La démence fait ça. Finalement, il faut tout.
Pourtant, les murs de sa chambre dans une maison de retraite du Staffordshire sont remplis d’images qui lui rappellent qui il était – et qui l’est toujours.
"C'est difficile de placer un parent dans une maison de retraite, surtout s'il est résistant, ce qui était le cas", explique la présentatrice de télévision Anna Richardson, sa fille.
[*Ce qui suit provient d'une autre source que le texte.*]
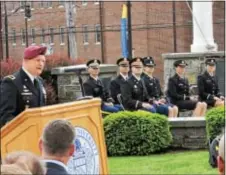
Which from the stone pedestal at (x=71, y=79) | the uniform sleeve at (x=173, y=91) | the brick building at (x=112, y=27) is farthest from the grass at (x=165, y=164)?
the brick building at (x=112, y=27)

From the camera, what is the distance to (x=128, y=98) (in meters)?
11.8

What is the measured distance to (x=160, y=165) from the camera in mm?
8875

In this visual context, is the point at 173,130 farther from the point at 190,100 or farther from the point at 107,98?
the point at 190,100

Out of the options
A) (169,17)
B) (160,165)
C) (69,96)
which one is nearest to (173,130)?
(160,165)

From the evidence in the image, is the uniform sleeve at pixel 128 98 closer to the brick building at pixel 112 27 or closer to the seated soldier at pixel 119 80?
the seated soldier at pixel 119 80

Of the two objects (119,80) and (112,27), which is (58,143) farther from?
(112,27)

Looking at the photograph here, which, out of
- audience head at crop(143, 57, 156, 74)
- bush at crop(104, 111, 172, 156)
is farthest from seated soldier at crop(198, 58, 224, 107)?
bush at crop(104, 111, 172, 156)

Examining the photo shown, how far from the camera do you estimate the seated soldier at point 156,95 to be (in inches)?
499

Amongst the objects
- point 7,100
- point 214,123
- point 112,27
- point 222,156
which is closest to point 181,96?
point 214,123

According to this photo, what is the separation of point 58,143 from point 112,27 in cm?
4015

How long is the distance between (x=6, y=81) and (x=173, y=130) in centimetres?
472

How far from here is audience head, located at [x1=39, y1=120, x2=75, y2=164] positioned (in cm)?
416

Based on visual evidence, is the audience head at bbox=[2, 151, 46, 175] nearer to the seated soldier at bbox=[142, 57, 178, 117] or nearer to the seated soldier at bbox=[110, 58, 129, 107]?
the seated soldier at bbox=[110, 58, 129, 107]

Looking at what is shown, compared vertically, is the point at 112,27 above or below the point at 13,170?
above
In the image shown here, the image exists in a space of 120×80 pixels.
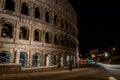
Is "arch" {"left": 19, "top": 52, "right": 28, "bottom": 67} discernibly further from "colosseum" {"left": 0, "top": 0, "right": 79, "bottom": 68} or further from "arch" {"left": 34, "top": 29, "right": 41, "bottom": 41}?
"arch" {"left": 34, "top": 29, "right": 41, "bottom": 41}

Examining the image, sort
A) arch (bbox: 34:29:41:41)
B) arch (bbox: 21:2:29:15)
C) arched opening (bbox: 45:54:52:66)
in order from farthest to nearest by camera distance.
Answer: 1. arched opening (bbox: 45:54:52:66)
2. arch (bbox: 34:29:41:41)
3. arch (bbox: 21:2:29:15)

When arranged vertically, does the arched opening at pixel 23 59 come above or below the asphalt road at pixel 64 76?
above

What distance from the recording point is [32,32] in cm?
2394

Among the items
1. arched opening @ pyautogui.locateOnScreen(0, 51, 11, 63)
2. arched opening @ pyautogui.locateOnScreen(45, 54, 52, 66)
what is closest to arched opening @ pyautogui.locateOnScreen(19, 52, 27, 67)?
arched opening @ pyautogui.locateOnScreen(0, 51, 11, 63)

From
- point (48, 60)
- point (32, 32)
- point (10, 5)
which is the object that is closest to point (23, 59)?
point (32, 32)

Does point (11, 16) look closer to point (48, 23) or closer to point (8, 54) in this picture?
point (8, 54)

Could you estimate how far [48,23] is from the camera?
2736 centimetres

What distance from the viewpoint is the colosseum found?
20872 millimetres

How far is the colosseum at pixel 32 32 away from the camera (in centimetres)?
2087

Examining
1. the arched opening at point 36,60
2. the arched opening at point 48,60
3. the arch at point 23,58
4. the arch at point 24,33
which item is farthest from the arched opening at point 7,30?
the arched opening at point 48,60

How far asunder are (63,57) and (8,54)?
1368cm

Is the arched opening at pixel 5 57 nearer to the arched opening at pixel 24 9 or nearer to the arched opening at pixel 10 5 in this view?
the arched opening at pixel 10 5

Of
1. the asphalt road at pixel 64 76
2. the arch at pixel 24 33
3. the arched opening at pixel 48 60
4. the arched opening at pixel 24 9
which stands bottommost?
the asphalt road at pixel 64 76

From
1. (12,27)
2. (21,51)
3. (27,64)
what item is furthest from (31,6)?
(27,64)
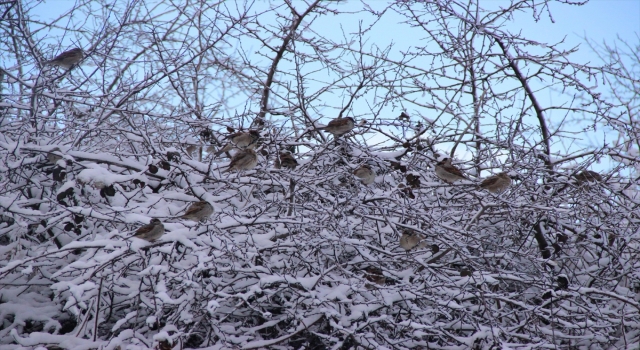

« C’était comme une opération militaire. Nous avons essayé de garder les choses qui étaient importantes pour lui. Il a insisté sur le fait qu’il voulait tous ses livres, même s’il ne sait plus lire. Il voulait des photos de sa famille, donc celles-ci sont toutes là : sa photo de mariage, une photo de lui en train de faire son OBE, de rencontrer la reine, de rencontrer le pape.
«Toutes ces identités, points de contact sur qui il est. Parfois, je peux le voir regarder autour des murs pour vérifier.
Emménager leur père – « cet homme fort, vital et soucieux de la communauté » – dans cette maison de retraite il y a un peu plus d’un an a été déchirant pour ses enfants (Anna a deux frères), mais ce sont les décisions que les familles aimantes doivent prendre.
Anna déclare : « Nous avons atteint le point où il n’était plus en sécurité pour lui d’être seul, même dans une résidence-services. Il tombait beaucoup et finissait à l'hôpital.
«Un autre résident l'a trouvé errant dehors en sous-vêtements, ce qui était indigne et dangereux.
« Papa ne voulait pas entrer dans une maison. Il voulait son indépendance. Il s’est...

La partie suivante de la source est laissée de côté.